A first-hand experience inside Long Beach’s animal shelter

‘Fired’ volunteers tell their ‘devastating’ stories of attachment and unnecessary loss of animal lives.


Photo by Cory Bilicko | Signal Tribune

A sign for Long Beach Animal Care Services indicates the direction of the shelter, which is under fire by two of its former volunteers and a local group fighting to make the facility a no-kill center.

When Alex and Paula Armstrong began volunteering at Long Beach Animal Care Services last April, they thought it would be yet another long stint in their lives’ dedication of loving and helping animals. Paula, originally from Venice, Italy, and Alex, a native of London, England, had spent years giving up their free time to work with animals, and there had always been furry, feathered and shelled friends in the picture, growing up.

“I come from a family of animal lovers, so we always had dogs and cats and birds and turtles around,” Paula said. “When I moved to the States, Alex and I started volunteering– it must have been eight years ago now– at different no-kill rescues.”

They initially sought out such shelters with zero-euthanasia policies because they’d deemed it too emotionally taxing to work with animals that would quite possibly be terminated. However, a change of heart led them to volunteer at a shelter without that no-kill rule– Long Beach Animal Care Services (ACS).

“We decided at the end to try it, just because we realized that those dogs need love too,” she said. “It’s easier on your heart to be in no-kills, but we wanted to try it. And we did– for four months, or whatever it was– since April.”

After a four-month stretch of volunteering at ACS, last week, Paula and Alex were “fired”– not because they didn’t care about the animals they were walking and playing with– but because they cared too much, they say. And because they asked too many questions.

However, their queries were completely reasonable and well founded, the Armstrongs say.

“The first experience is the orientation, in which they pretty much make you believe that they’re getting a lot better, that euthanasia is down to an absolute minimum, and it’s all like this happy family and this happy team,” Paula said. “And we left the orientation thinking, ‘Wow! They changed. That’s great. I feel good about volunteering here.’”
However, after they’d completed the four-week orientation, and actually began working with dogs, their feelings changed.

“I was walking and socializing with one dog, and the next day I’d go to see him– because I’d had some breakthrough [with him and] I was happy that he was reacting– and he would be euthanized,” Paula said. “And this happened to Alex; it happened to me. Other dogs that we knew were healthy, good dogs– even if they weren’t the youngest dog, sometimes they were 2 years old, it made no difference to them. They were just euthanized, and there were plenty of empty cages. So, that’s when you start thinking, ‘What’s your train of thought behind picking this dog and euthanizing them? There’s no need for it. You told me when I started it was only a matter of space, or if a dog was extremely vicious and couldn’t be helped. I never saw a dog [there] that was vicious and couldn’t be helped.”

Set exercise 1: According to the article about the Long Beach animal shelter, where is Paula Armstrong originally from?

Input:

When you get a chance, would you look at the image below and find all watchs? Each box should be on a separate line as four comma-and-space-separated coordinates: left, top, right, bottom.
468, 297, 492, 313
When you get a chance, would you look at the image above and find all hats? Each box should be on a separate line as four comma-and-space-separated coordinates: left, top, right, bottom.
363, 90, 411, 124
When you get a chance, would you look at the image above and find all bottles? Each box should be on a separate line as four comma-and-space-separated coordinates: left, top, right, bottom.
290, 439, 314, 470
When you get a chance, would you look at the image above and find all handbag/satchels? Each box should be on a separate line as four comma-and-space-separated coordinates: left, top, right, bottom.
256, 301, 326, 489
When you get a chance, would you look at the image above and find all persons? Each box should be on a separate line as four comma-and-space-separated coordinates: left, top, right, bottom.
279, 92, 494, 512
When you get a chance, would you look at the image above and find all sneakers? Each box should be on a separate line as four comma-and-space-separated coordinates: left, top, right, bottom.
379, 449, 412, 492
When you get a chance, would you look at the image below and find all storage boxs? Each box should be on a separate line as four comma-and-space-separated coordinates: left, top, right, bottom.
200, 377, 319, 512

Set exercise 2: In the records, from their first line through the line holding "290, 439, 314, 470", inclusive, replace every occurrence of "separate line" with "distinct line" and leave everything else unchanged. Return only those lines.

Task solution 1: Venice, Italy.

Task solution 2:
When you get a chance, would you look at the image below and find all watchs? Each box should be on a distinct line as four comma-and-space-separated coordinates: left, top, right, bottom.
468, 297, 492, 313
When you get a chance, would you look at the image above and find all hats? Each box should be on a distinct line as four comma-and-space-separated coordinates: left, top, right, bottom.
363, 90, 411, 124
When you get a chance, would you look at the image above and find all bottles? Each box should be on a distinct line as four comma-and-space-separated coordinates: left, top, right, bottom.
290, 439, 314, 470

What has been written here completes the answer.